_Consignas_.
1. Indica si cada afirmación concuerda con el texto sobre las mujeres afrodescendientes de Uruguay y responde sí o no, citando literalmente las palabras del texto que lo deciden. (a) El Día de la Mujer Afrolatinoamericana y Afrocaribeña fue el 25 de julio. (b) Con el gobierno del Frente Amplio, la población negra de Uruguay obtuvo grandes avances. (c) Ante la alarma escolar, la maestra pidió a los chicos salir del aula tomados de la mano.
2. Duplica sin cambios el fragmento del texto sobre las mujeres afrodescendientes de Uruguay que comienza en "Históricamente marginada, en" y termina en "no quieren bailar.".

Durante el carnaval, cuando la negritud es moda y el tambor resuena cada vez más al toque del blanco, emerge una comunidad donde la autoestima es casi una rara avis y las mujeres olvidan por unas horas sus trajinados días como jefas de familia y motor de organización social. El 25 de julio fue el Día de la Mujer Afrolatinoamericana y Afrocaribeña.

Históricamente marginada, en Uruguay la población negra experimentó tímidos avances con el gobierno de izquierda del Frente Amplio. Esta es la crónica de una danza que las mujeres afrodescendientes ya no quieren bailar.

Era comienzos de los años noventas, cuando Uruguay aún salía de los pesares de su dictadura. “En la escuela hubo una alarma, creo que por amenaza de bomba. La maestra nos pidió entonces a todos los chicos que saliéramos del aula tomados de la mano pero parece que a mí nadie me la quiso agarrar, entonces yo solita me puse las manos atrás y me las dí a mí misma”.

_Datos proporcionados_.

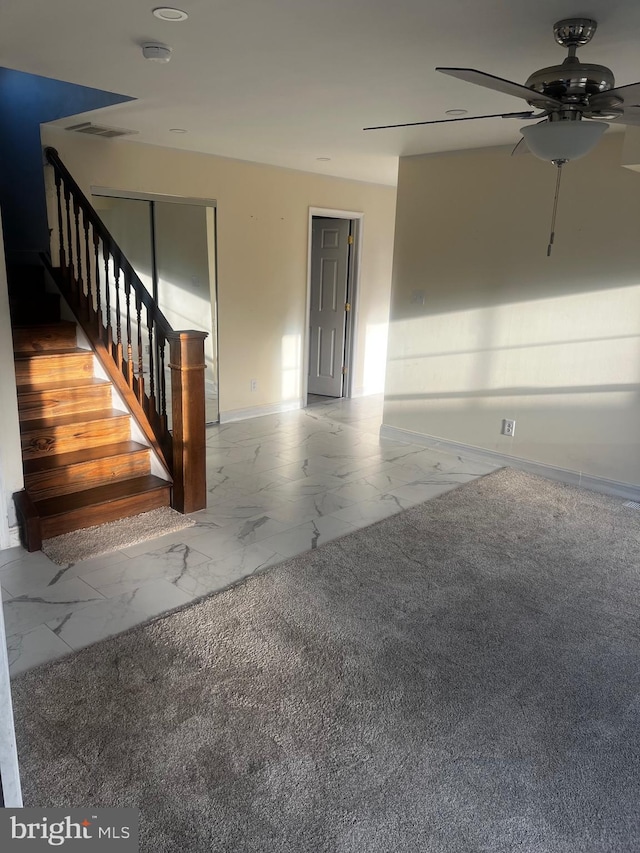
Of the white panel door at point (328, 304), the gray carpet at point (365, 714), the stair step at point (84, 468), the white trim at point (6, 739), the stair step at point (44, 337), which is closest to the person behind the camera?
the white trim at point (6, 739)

* * *

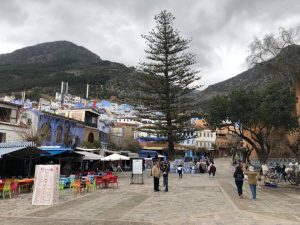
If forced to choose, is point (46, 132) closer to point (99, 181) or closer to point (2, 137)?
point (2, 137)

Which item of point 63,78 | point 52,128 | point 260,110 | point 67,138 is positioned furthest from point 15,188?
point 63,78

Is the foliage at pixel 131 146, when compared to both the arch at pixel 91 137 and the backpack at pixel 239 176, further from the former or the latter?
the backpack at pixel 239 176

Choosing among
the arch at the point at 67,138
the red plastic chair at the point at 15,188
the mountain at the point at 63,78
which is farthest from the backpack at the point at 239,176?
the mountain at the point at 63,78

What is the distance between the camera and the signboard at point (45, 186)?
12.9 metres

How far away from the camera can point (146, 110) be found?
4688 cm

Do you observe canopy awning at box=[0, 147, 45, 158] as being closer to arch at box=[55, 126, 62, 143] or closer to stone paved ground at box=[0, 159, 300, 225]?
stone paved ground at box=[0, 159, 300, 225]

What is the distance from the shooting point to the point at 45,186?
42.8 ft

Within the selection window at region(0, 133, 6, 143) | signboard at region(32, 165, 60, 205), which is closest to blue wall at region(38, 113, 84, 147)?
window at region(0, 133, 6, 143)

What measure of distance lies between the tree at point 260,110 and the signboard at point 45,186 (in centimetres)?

--

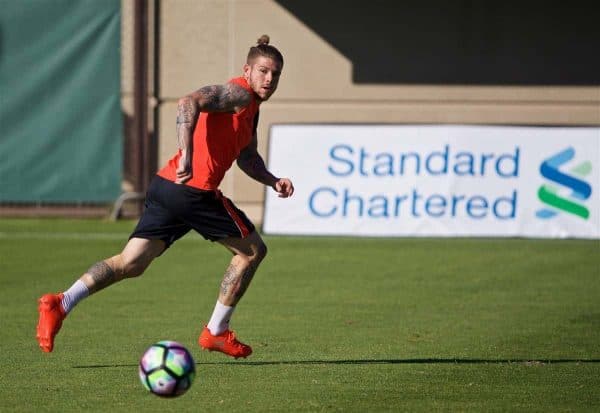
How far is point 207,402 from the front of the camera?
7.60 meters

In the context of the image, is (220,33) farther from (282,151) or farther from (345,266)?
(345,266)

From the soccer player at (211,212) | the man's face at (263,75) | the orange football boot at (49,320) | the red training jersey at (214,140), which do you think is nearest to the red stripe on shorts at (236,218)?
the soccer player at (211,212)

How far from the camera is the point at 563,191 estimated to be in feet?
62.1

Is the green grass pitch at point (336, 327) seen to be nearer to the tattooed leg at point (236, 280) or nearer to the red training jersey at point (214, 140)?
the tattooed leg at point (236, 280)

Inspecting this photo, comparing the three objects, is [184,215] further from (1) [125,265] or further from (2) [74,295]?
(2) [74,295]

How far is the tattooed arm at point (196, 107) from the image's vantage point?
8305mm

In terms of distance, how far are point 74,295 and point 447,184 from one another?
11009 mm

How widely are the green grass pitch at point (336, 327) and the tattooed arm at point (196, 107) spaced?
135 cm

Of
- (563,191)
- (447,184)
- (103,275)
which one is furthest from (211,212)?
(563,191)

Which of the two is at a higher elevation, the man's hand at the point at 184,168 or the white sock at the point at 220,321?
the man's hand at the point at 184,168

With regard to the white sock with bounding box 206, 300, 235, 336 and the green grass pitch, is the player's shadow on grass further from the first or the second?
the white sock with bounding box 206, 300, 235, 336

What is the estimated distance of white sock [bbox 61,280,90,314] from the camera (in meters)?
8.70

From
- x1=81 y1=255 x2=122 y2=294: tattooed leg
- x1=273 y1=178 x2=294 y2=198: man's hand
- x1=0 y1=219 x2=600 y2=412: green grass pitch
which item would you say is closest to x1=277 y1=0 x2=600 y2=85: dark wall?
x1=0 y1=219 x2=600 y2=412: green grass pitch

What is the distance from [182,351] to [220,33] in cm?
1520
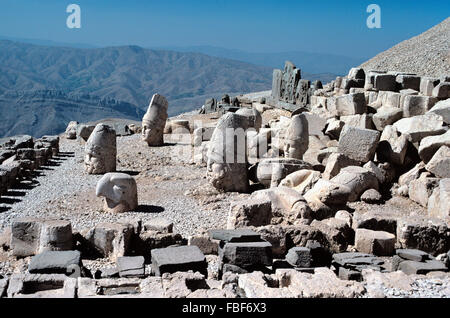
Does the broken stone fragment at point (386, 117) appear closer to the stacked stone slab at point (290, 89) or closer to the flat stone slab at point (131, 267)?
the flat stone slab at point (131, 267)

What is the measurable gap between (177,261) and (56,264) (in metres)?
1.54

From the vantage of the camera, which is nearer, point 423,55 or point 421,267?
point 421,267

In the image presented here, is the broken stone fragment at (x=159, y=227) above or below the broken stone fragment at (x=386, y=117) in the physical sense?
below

_Soluciones completas_.
1.
(a) Sí: "El 25 de julio fue el Día de la Mujer Afrolatinoamericana y Afrocaribeña."
(b) No: "en Uruguay la población negra experimentó tímidos avances con el gobierno de izquierda del Frente Amplio."
(c) Sí: "La maestra nos pidió entonces a todos los chicos que saliéramos del aula tomados de la mano".

2.
Históricamente marginada, en Uruguay la población negra experimentó tímidos avances con el gobierno de izquierda del Frente Amplio. Esta es la crónica de una danza que las mujeres afrodescendientes ya no quieren bailar.